Moneybox

Bob Woodward Trolls the World

Washington Post associate editor Bob Woodward speaks at an event marking the 40th anniversary of Watergate at the Newseum in Washington, D.C., on June 13, 2012.

Photo by Jim Watson/AFP/Getty Images

Bob Woodward, the legendary Watergate reporter turned reliable chronicler of insider accounts of political events, has made a series of bizarre assertions over the past week.

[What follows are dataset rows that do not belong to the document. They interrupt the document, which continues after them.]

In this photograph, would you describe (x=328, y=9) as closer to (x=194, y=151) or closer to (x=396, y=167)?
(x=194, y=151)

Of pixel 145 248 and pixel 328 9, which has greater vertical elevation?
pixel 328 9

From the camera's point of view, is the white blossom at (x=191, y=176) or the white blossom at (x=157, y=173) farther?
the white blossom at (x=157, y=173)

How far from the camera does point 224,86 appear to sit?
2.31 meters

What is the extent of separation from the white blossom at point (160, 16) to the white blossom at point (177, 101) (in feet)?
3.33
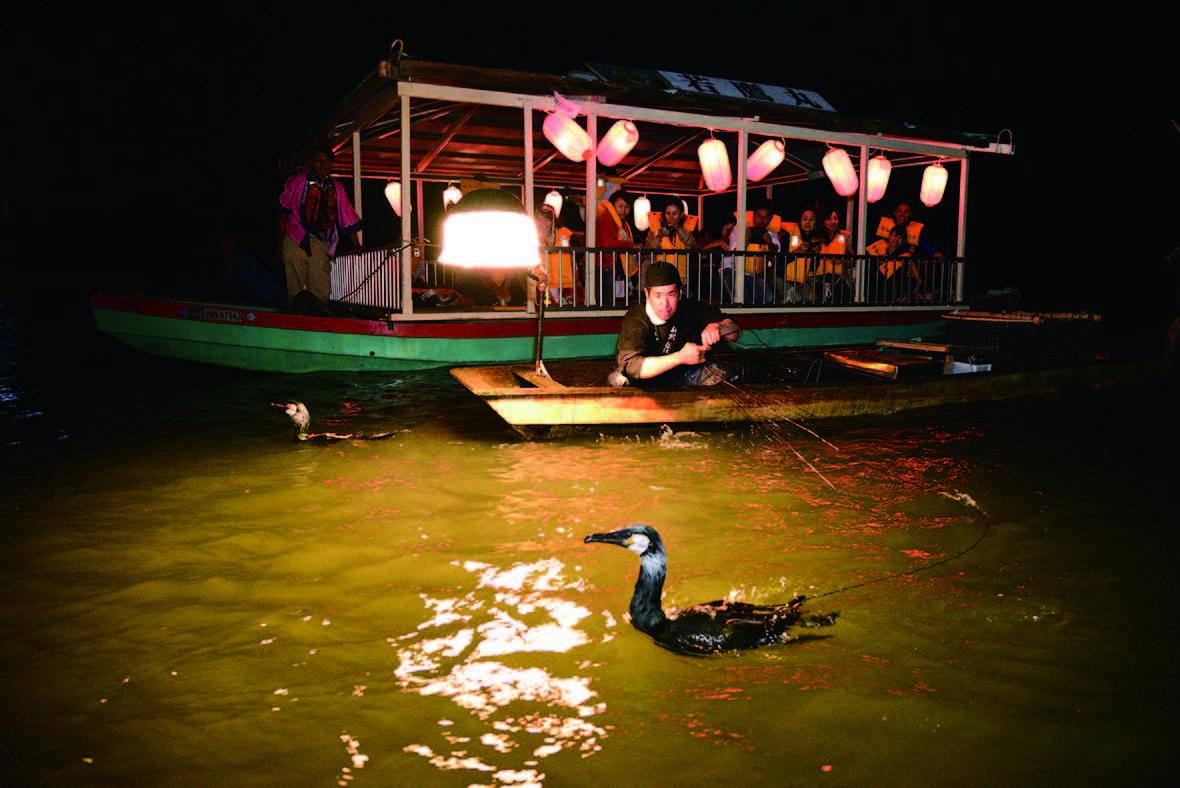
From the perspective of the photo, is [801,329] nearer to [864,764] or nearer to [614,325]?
[614,325]

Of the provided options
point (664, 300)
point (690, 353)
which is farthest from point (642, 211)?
point (690, 353)

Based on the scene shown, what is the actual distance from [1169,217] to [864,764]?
26679mm

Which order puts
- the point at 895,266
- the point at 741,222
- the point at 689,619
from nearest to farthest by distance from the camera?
the point at 689,619
the point at 741,222
the point at 895,266

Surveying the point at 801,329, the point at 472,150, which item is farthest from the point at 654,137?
the point at 801,329

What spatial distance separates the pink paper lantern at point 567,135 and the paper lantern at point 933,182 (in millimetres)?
6710

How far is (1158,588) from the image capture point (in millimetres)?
4188

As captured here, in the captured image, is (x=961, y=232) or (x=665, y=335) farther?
(x=961, y=232)

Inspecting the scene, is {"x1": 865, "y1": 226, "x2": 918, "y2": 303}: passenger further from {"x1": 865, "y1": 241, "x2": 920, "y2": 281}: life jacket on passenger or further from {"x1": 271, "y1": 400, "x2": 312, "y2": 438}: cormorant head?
{"x1": 271, "y1": 400, "x2": 312, "y2": 438}: cormorant head

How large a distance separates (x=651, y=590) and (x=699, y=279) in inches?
348

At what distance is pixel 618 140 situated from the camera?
11.6 m

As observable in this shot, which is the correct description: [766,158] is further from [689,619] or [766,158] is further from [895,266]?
[689,619]

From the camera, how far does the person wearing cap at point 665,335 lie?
698cm

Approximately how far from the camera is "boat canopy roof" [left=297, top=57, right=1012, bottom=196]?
10664mm

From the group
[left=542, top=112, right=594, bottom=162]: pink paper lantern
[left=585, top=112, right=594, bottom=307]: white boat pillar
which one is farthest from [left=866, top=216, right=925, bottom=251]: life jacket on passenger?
[left=542, top=112, right=594, bottom=162]: pink paper lantern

It started with Woodward’s odd weekend assertion that the White House is trying “to move the goalposts” by replacing sequestration with a deficit reduction package that includes tax hikes. The idea of sequestration was always that it was something elected officials were going to want to replace with alternative deficit reduction. Republicans have been trying to replace it with a package of cuts targeted at income support programs for the poor. Obama’s been trying to replace it with a mixture of spending cuts and tax hikes. Either everyone’s moving the goalposts (which I think is tendentious but even-handed) or no one is moving them. But it really intensified Wednesday morning when Woodward went on Morning Joe to suggest it’s crazy of Obama to be applying the law as written to the military, instead of simply ignoring it.

Things moved into the absurd Wednesday night when it was revealed that National Economic Council director Gene Sperling had concluded an email disagreement with Woodward with the observation that in Sperling’s view Woodward would come to regret clinging so tenaciously to an untenable position.

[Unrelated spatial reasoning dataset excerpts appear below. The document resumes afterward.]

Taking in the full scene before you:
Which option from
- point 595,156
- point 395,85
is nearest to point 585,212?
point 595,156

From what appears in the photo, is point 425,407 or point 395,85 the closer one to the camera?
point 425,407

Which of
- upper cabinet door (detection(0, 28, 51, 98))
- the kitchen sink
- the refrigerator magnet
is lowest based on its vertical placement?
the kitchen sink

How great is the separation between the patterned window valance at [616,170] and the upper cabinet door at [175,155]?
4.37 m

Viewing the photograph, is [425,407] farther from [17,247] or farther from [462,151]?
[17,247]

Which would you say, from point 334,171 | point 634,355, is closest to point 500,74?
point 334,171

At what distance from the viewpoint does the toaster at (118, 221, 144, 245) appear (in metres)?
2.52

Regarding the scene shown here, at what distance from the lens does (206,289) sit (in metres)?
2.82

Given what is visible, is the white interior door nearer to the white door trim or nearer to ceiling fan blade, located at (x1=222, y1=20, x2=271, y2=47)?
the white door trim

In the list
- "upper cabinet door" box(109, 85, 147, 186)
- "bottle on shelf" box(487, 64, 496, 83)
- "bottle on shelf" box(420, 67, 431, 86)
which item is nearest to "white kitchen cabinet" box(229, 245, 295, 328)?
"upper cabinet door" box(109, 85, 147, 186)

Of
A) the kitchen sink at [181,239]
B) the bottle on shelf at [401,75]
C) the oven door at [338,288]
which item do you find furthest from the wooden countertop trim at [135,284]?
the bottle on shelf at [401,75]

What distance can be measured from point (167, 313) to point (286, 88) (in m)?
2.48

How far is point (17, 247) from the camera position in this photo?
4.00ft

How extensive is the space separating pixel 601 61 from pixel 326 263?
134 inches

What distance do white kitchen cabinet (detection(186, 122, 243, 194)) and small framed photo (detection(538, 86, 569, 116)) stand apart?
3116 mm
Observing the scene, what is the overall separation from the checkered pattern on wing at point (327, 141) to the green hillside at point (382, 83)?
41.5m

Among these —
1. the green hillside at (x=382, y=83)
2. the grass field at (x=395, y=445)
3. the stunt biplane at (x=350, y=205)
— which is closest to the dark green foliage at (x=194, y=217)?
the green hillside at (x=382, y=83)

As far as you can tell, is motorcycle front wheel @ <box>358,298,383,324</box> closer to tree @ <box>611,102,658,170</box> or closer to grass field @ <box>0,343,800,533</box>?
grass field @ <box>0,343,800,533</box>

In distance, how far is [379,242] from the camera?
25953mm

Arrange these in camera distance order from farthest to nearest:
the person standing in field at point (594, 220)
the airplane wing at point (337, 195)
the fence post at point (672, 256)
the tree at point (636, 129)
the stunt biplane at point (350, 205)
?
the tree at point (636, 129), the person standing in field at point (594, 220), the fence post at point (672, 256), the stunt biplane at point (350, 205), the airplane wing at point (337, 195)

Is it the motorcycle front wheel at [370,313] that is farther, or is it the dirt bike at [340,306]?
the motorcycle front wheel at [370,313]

Gene Sperling at a Financial Times event.

Creative Commons image, supertext added by Matthew Yglesias

As if determined to prove Sperling right, Woodward chose to start talking around town about how Sperling had threatened him—a ridiculous interpretation that the ridiculous conservative media has been running with—rather than sticking with the obvious interpretation that Woodward’s reputation among journalists is going to suffer from flagrant wrongness. It would be interesting to see Woodward try to hash this out with, say, fellow Post-ie Ezra Klein, but instead he’s going the full wingnut and will be appearing on Sean Hannity’s show Thursday night to advance the agitprop agenda. In retrospect, this whole affair was foreshadowed by the release of Woodward’s latest book last fall. It made much less of a splash than many other Woodward books. Most well-informed observers agreed with Noam Scheiber that it was marred by anti-Obama bias, but under the circumstances of the time, it didn’t get the right geared up either. By essentially doubling down on the worst qualities of that book, Woodward has managed to make himself the center of attention again.

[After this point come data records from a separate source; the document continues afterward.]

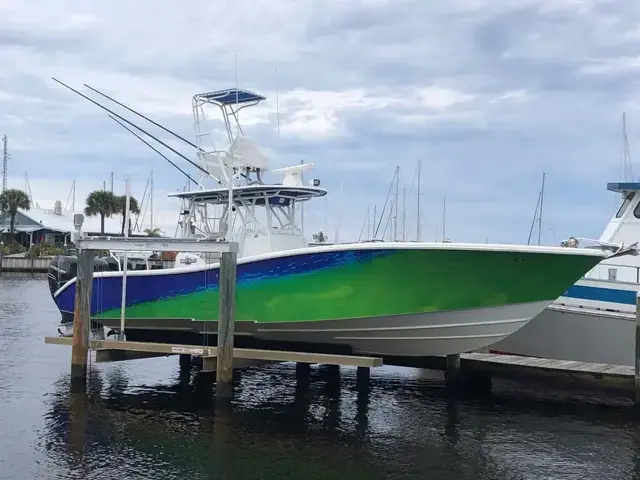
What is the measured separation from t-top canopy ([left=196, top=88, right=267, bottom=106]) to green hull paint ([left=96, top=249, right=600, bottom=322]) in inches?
160

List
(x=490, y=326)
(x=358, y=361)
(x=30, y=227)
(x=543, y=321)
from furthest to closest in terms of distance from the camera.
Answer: (x=30, y=227) → (x=543, y=321) → (x=490, y=326) → (x=358, y=361)

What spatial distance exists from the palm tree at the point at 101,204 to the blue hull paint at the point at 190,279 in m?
56.5

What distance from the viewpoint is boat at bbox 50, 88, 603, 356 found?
12.1 metres

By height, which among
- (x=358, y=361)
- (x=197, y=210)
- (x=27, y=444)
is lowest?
(x=27, y=444)

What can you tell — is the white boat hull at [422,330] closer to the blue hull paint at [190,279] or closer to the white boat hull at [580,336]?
the blue hull paint at [190,279]

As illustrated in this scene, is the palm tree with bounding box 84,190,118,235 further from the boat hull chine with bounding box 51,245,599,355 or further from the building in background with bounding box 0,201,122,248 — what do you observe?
the boat hull chine with bounding box 51,245,599,355

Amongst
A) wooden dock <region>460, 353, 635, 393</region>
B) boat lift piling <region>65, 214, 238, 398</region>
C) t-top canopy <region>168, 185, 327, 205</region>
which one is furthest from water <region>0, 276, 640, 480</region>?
t-top canopy <region>168, 185, 327, 205</region>

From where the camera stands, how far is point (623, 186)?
55.6 ft

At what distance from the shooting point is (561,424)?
12383mm

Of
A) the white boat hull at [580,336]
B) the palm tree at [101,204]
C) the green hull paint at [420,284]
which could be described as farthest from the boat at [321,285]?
the palm tree at [101,204]

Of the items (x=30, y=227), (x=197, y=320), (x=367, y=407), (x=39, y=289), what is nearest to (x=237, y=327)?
(x=197, y=320)

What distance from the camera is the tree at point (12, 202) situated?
69875mm

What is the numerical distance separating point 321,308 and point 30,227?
66443mm

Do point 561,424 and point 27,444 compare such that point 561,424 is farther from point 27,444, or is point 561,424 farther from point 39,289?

But none of this changes the fact that we are facing cuts in government spending that are projected to harm the economy in the short term without doing anything to improve the long-term budget picture. The White House wants to replace those cuts with a balanced package of spending cuts and tax hikes. Republicans are insisting on an all-cuts package. It’s not a very complicated debate. It just happens to be that the Democratic position is much more popular than the Republican position, so clear statements of what’s happening tend to put the GOP at a disadvantage. Woodward’s epic week of attention-grabbing tends to obscure the underlying clear issue—are all cuts and no tax hikes better, or is a mix of cuts and tax hikes better?